Reproduce exactly the lines from the one containing "OpenNewsletter: Kirim Buletin" through the end of the entries, including both. Drop the pictures.
SUPPLIED MATERIAL START
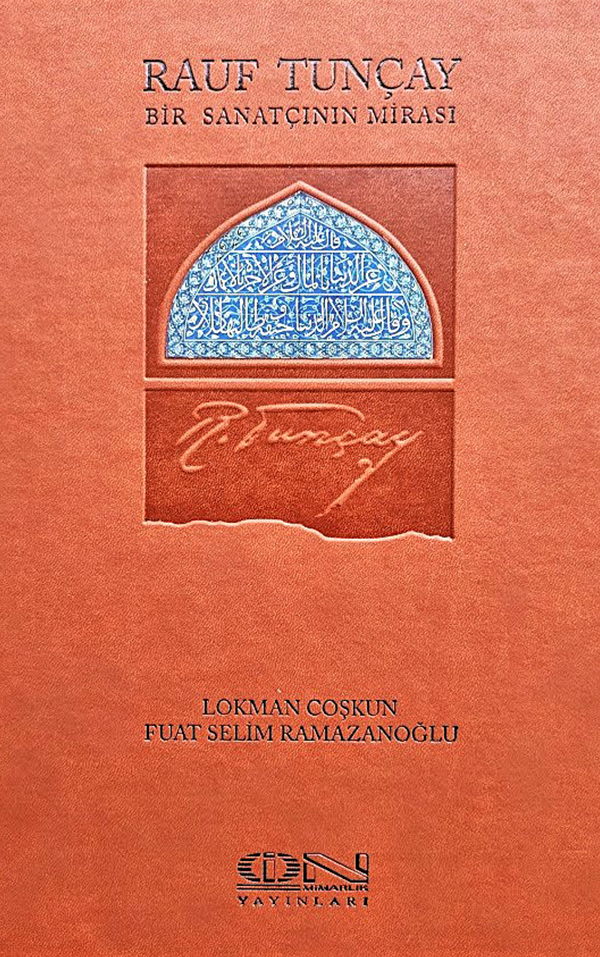 Rauf Tuncay - Bir Sanatçının Mirası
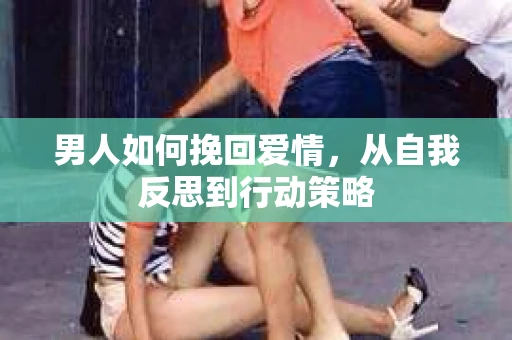 男人如何挽回爱情，从自我反思到行动策略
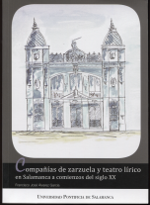 Compañías de zarzuela y teatro lírico en Salamanca a comienzos del siglo XX. 9788472999770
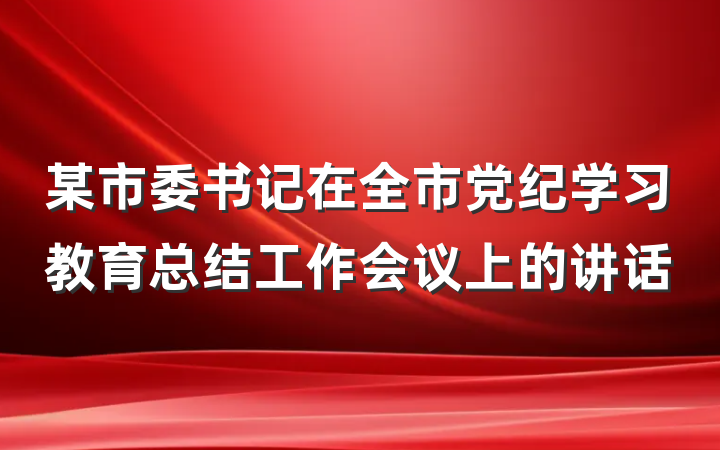 某市委书记在全市党纪学习教育总结工作会议上的讲话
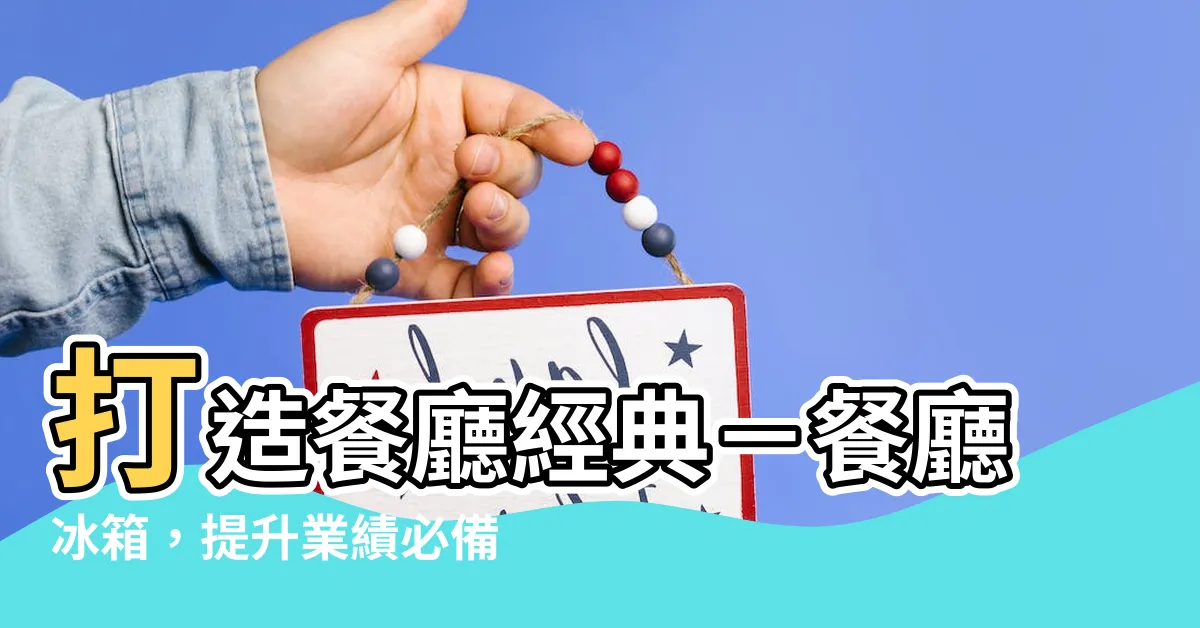 【餐廳冰箱】打造餐廳經典－餐廳冰箱，提升業績必備冷藏秘訣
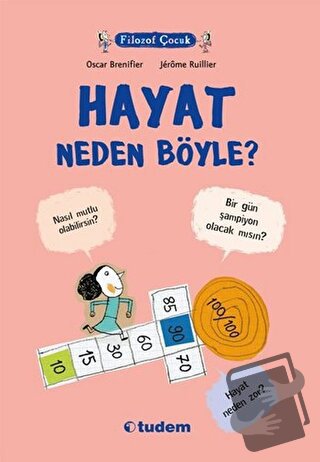 Filozof Çocuk : Hayat Neden Böyle? - Oscar Brenifier - Tudem Yayınları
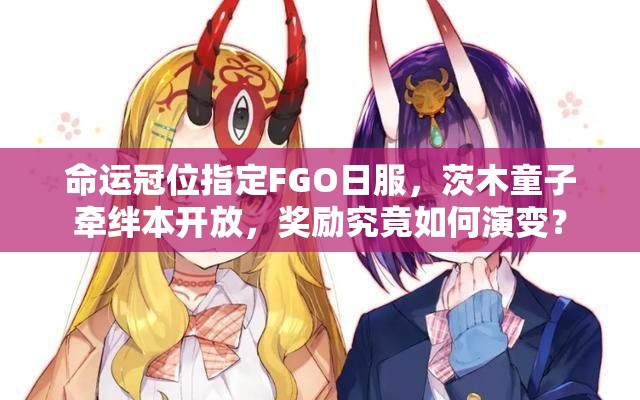 命運冠位指定FGO日服，茨木童子牽絆本開放，獎勵究竟如何演變？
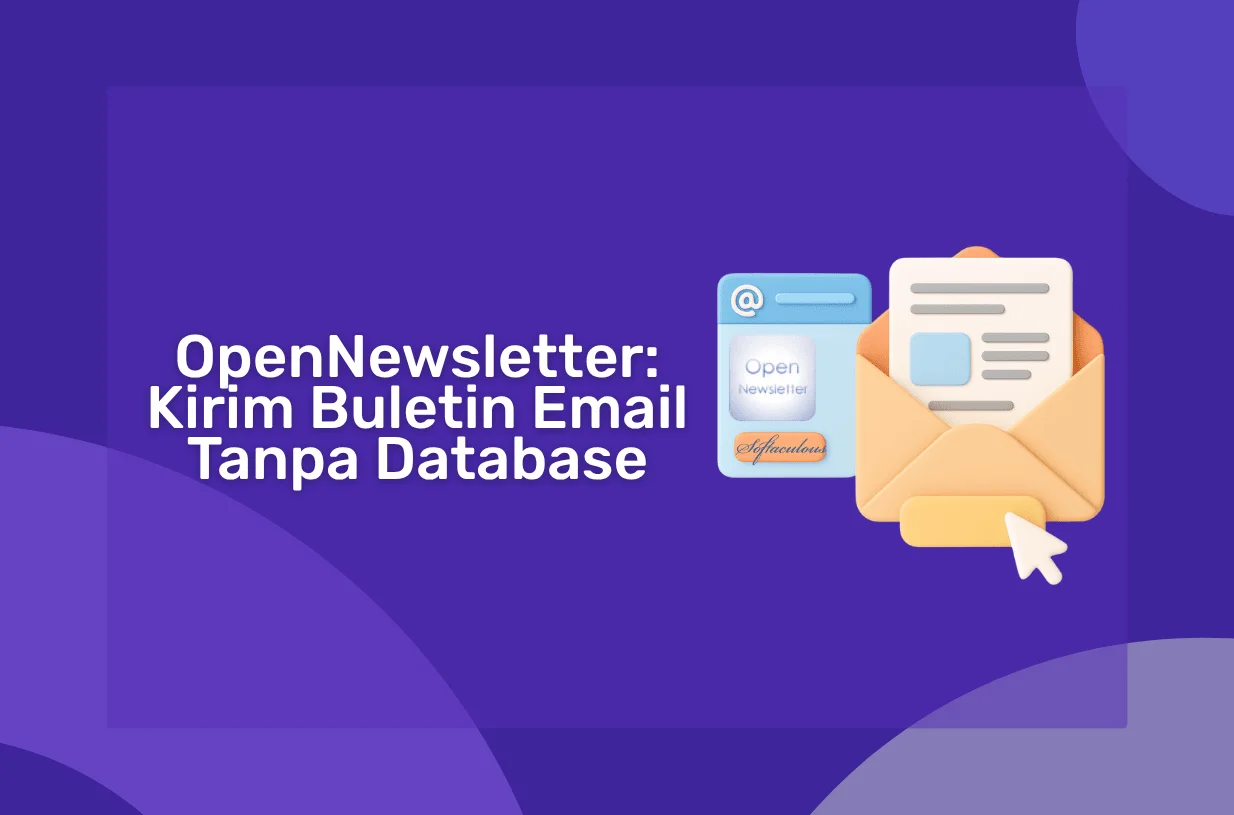 OpenNewsletter: Kirim Buletin Email Tanpa Database, Hanya dengan Softaculous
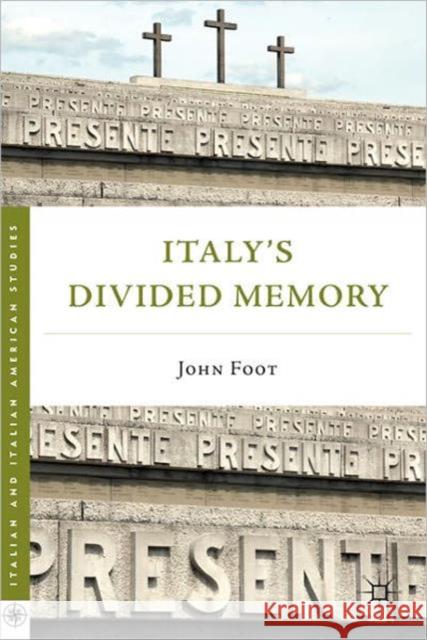 Italy's Divided Memory John Foot 9780230120495  - książka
SUPPLIED MATERIAL END
▸ **THE ANSWER**
 OpenNewsletter: Kirim Buletin Email Tanpa Database, Hanya dengan Softaculous
 Italy's Divided Memory John Foot 9780230120495  - książka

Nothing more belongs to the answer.